When the steps are done sequentially the process allows one to get right with themselves, God, and others, and then stay right with themselves, God, and others.
There are five keys to 12-step recovery:
1. Active participation
4. Meeting attendance
5. Having a home group
When to Get Help
How do you know when your problem is serious enough to need this kind of program? When an issue is negatively affecting your life, it is best to deal with it. We don’t need to hit bottom, needing a psychiatric hospitalization or intervention, to recognize we are in pain and need change.
Some individuals coming from an unhealthy background of domestic or sexual abuse or an alcoholic environment know they need to participate in “preventive maintenance” before there is a crisis in their life. These individuals often benefit from 12-step meetings for Adult Children of Alcoholics, Alateen, Al-Anon or specific groups specific for their issue.
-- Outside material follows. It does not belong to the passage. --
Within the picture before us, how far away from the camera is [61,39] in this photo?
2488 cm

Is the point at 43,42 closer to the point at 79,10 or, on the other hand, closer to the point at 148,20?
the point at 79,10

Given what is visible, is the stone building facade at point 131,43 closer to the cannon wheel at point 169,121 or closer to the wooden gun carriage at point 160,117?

It is necessary to understand life experiences and learn coping mechanisms. The 12-steps help people know how to live without carrying the learned dysfunction into their current relationships.
Your life can be changed by working the steps, if you do the work, are patient, and trust the process.
Today I am vibrantly alive physically, emotionally, and spiritually because of the 12 Steps. I met Someone who would accept me just as I am, claim me as His daughter and will never leave me. What joy for me to know this after coming from a background marked by rejection, abandonment, depression, and feelings of inadequacy. It is now my passion to carry this life-changing message of hope and healing to others.
There is always hope for change, for new life liberated from resentments, feelings, circumstances, behaviors, and habits that have prevented us from living a rich, dynamic life. It’s hard and painful work facing reality. It takes courage to pursue taking an honest inventory of our lives and change.
Authors Dale and Juanita Ryan offer this encouragement in Rooted in God’s Love: “[Change] is not possible without some source of compassion and forgiveness that can replace our shame and self contempt. The good news is that God is compassionate and forgiving. God freely, joyfully, completely pardons. Because of this hope, we can look honestly at ourselves. Because we can turn to God and find mercy and pardon, we can make a fearless inventory of our lives.”
Unbounded freedom is the result of working the 12-steps. Best of all, we never have to be alone again.